# Great place to visit close to Moab ...Goblin Valley State Park



## Giant Warp (Jun 11, 2009)

Seven miles of mountain ebiking. Almost all trails are one direction of travel now. Hiking is also great! https://stateparks.utah.gov/parks/goblin-valley/mountain-biking/


----------



## honkinunit (Aug 6, 2004)

Giant Warp said:


> Seven miles of mountain ebiking. Almost all trails are one direction of travel now. Hiking is also great! https://stateparks.utah.gov/parks/goblin-valley/mountain-biking/


I didn't realize those trails existed, the last time I was over there was April of 2015. You can see the State Park campground in the video, but there is a lot of free camping down the Little Horse Canyon Road that goes all the way to Caineville. Goblin Valley would make a good base camp.

There is the famous Factory Butte OHV area over there that might be a bit of fun on an eMTB. You could ride an eBike for weeks on the Jeep and motorcycle trails in the Swell.

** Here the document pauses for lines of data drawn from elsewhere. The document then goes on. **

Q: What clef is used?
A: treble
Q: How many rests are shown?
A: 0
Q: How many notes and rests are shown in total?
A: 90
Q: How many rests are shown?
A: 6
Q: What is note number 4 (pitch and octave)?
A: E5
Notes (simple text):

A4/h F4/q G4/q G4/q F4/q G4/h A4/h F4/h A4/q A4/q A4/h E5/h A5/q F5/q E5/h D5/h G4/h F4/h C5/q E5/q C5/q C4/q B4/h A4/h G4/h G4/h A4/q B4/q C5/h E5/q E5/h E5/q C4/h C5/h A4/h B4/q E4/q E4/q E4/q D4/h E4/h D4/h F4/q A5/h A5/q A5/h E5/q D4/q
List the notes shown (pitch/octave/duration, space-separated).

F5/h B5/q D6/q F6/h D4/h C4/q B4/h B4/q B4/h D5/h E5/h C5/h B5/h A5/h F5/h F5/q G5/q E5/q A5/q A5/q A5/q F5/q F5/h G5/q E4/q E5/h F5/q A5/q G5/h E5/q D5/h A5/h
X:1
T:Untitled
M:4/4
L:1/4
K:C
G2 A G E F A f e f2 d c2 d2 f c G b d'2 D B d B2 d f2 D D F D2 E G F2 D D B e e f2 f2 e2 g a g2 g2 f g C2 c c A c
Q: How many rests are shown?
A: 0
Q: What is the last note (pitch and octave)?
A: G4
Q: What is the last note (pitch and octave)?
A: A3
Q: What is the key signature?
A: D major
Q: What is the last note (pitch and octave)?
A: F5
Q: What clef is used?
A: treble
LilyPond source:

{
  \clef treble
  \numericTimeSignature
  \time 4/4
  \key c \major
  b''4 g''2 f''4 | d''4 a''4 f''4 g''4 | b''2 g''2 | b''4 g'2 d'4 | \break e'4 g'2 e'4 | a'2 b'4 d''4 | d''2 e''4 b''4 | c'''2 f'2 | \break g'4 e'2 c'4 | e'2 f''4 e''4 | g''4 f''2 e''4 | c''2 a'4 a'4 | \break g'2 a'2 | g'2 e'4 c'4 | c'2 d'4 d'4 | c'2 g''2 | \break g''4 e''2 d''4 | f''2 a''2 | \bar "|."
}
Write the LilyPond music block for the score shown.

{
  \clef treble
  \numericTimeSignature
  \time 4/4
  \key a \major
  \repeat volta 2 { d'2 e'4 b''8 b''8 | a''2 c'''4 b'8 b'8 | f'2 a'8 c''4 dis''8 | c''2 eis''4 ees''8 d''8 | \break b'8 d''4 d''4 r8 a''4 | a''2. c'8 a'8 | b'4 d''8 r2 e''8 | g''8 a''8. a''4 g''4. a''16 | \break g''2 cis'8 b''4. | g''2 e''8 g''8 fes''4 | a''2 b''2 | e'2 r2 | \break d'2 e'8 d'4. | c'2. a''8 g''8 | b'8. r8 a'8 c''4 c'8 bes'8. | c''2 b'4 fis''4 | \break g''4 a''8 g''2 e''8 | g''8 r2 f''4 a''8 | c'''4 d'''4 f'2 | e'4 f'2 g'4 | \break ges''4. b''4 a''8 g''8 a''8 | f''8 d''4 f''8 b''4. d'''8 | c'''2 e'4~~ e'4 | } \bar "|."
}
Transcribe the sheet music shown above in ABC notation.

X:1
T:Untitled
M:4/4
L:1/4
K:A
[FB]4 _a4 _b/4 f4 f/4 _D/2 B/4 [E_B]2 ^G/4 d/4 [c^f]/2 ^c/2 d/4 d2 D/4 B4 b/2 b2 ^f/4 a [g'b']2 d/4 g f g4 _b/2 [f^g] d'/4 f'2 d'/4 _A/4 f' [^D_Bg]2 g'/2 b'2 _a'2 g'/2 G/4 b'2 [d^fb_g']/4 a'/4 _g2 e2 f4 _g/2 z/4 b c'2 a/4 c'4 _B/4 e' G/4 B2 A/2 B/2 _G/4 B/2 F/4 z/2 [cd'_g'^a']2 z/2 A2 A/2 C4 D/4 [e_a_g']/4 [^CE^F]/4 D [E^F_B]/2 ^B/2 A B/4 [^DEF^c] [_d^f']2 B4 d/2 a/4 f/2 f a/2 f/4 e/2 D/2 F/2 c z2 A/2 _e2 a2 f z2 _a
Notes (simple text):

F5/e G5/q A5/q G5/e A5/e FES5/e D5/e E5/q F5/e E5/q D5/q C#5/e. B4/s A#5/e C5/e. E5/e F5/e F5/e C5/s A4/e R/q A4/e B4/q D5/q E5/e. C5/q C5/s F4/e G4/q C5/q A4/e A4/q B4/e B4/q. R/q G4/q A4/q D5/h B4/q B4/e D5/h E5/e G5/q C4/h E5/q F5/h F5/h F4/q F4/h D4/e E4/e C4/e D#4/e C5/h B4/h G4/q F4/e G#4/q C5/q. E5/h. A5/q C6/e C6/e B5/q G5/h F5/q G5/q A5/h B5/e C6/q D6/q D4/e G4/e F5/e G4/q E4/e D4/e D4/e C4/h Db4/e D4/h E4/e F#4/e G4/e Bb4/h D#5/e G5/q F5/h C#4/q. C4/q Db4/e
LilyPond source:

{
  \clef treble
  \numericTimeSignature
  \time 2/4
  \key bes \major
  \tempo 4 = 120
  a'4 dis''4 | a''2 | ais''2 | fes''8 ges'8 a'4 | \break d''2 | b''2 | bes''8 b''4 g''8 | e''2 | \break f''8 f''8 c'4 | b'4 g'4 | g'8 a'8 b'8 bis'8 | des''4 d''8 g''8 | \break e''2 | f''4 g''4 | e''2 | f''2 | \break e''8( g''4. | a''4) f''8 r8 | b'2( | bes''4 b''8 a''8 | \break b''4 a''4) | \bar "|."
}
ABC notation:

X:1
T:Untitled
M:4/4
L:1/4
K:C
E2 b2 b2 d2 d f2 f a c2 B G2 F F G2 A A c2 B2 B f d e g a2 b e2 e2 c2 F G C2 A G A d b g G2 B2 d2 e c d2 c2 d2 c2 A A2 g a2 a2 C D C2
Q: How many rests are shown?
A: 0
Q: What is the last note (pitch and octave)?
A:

Here is a trail in the Swell that is just a little more difficult: 




I did 5MOH on my MTB about 10 years ago, I can't wait to get back over there with my eMTB.


----------



## Giant Warp (Jun 11, 2009)

That is great!


----------



## x3DHD (Dec 26, 2012)

Are these really Ebike Legal? I couldn't find anything that said they were.


----------